O colegiado concluiu que o plano, embora estruturado como coletivo empresarial, abrangia apenas quatro beneficiários da mesma família, sem caracterizar coletividade real, o que autoriza sua equiparação aos planos individuais ou familiares.
Com isso, foi mantida a determinação de aplicação dos índices de reajuste fixados pela ANS - Agência Nacional de Saúde Suplementar para planos individuais/familiares, em substituição aos reajustes anteriormente praticados.
A decisão também confirmou a condenação da operadora à restituição simples dos valores pagos a maior, limitada às parcelas não atingidas pela prescrição trienal.
No julgamento, foram afastadas as preliminares levantadas pela operadora, incluindo ilegitimidade ativa dos beneficiários, denunciação da lide e prescrição do fundo de direito. O colegiado entendeu que os usuários possuem legitimidade para discutir cláusulas contratuais e que, em relações de consumo, não cabe a denunciação da lide.

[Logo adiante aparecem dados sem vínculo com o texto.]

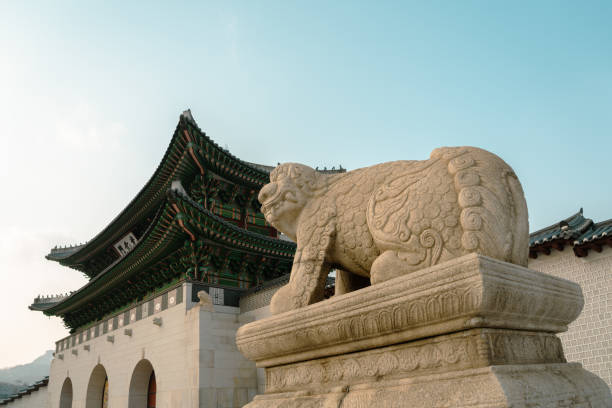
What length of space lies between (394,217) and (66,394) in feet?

Quanto à prescrição, ficou consignado que o prazo trienal se aplica apenas à repetição de indébito, não impedindo a revisão das cláusulas contratuais durante a vigência do contrato.
O acórdão ainda determinou a aplicação da taxa Selic como índice de atualização do débito na fase de cumprimento de sentença, nos termos da orientação do STJ.
O escritório Iris Novaes Advocacia atua no caso.